*Your task*: Could the whole of the data below be written out verbatim?

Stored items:
____________________
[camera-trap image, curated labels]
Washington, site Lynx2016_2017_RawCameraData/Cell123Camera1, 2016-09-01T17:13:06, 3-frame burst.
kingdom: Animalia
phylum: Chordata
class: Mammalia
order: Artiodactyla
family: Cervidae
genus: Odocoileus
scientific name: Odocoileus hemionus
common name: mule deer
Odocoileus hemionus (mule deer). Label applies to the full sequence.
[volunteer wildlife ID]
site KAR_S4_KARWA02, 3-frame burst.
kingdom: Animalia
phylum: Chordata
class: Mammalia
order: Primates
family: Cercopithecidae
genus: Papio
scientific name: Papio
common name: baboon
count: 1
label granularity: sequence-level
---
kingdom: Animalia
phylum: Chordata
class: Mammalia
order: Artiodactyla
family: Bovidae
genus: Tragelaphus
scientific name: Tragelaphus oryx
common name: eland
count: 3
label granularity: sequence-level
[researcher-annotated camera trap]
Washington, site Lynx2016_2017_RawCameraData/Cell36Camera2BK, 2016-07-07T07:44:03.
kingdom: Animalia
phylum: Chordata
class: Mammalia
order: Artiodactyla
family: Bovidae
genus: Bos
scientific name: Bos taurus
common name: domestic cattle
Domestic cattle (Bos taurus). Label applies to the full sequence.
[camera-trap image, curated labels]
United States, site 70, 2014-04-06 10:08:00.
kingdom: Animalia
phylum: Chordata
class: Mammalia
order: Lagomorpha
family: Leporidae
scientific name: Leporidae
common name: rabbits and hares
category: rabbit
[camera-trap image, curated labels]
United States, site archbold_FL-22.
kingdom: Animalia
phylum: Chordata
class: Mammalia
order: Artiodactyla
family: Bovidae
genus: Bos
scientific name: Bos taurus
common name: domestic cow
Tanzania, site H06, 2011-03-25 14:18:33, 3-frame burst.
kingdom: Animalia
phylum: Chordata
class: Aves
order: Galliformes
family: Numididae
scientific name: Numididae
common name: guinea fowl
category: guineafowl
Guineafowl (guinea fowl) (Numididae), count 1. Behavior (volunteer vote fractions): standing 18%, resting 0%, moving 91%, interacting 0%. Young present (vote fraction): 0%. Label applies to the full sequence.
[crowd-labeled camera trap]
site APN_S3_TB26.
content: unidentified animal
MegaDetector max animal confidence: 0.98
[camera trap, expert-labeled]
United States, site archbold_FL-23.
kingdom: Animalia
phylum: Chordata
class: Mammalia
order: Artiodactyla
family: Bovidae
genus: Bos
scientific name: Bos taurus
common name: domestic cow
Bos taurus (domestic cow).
____________________
*Problem solution*:
[camera-trap image, curated labels]
Washington, site Lynx2016_2017_RawCameraData/Cell123Camera1, 2016-09-01T17:13:06, 3-frame burst.
kingdom: Animalia
phylum: Chordata
class: Mammalia
order: Artiodactyla
family: Cervidae
genus: Odocoileus
scientific name: Odocoileus hemionus
common name: mule deer
Odocoileus hemionus (mule deer). Label applies to the full sequence.
[volunteer wildlife ID]
site KAR_S4_KARWA02, 3-frame burst.
kingdom: Animalia
phylum: Chordata
class: Mammalia
order: Primates
family: Cercopithecidae
genus: Papio
scientific name: Papio
common name: baboon
count: 1
label granularity: sequence-level
---
kingdom: Animalia
phylum: Chordata
class: Mammalia
order: Artiodactyla
family: Bovidae
genus: Tragelaphus
scientific name: Tragelaphus oryx
common name: eland
count: 3
label granularity: sequence-level
[researcher-annotated camera trap]
Washington, site Lynx2016_2017_RawCameraData/Cell36Camera2BK, 2016-07-07T07:44:03.
kingdom: Animalia
phylum: Chordata
class: Mammalia
order: Artiodactyla
family: Bovidae
genus: Bos
scientific name: Bos taurus
common name: domestic cattle
Domestic cattle (Bos taurus). Label applies to the full sequence.
[camera-trap image, curated labels]
United States, site 70, 2014-04-06 10:08:00.
kingdom: Animalia
phylum: Chordata
class: Mammalia
order: Lagomorpha
family: Leporidae
scientific name: Leporidae
common name: rabbits and hares
category: rabbit
[camera-trap image, curated labels]
United States, site archbold_FL-22.
kingdom: Animalia
phylum: Chordata
class: Mammalia
order: Artiodactyla
family: Bovidae
genus: Bos
scientific name: Bos taurus
common name: domestic cow
Tanzania, site H06, 2011-03-25 14:18:33, 3-frame burst.
kingdom: Animalia
phylum: Chordata
class: Aves
order: Galliformes
family: Numididae
scientific name: Numididae
common name: guinea fowl
category: guineafowl
Guineafowl (guinea fowl) (Numididae), count 1. Behavior (volunteer vote fractions): standing 18%, resting 0%, moving 91%, interacting 0%. Young present (vote fraction): 0%. Label applies to the full sequence.
[crowd-labeled camera trap]
site APN_S3_TB26.
content: unidentified animal
MegaDetector max animal confidence: 0.98
[camera trap, expert-labeled]
United States, site archbold_FL-23.
kingdom: Animalia
phylum: Chordata
class: Mammalia
order: Artiodactyla
family: Bovidae
genus: Bos
scientific name: Bos taurus
common name: domestic cow
Bos taurus (domestic cow).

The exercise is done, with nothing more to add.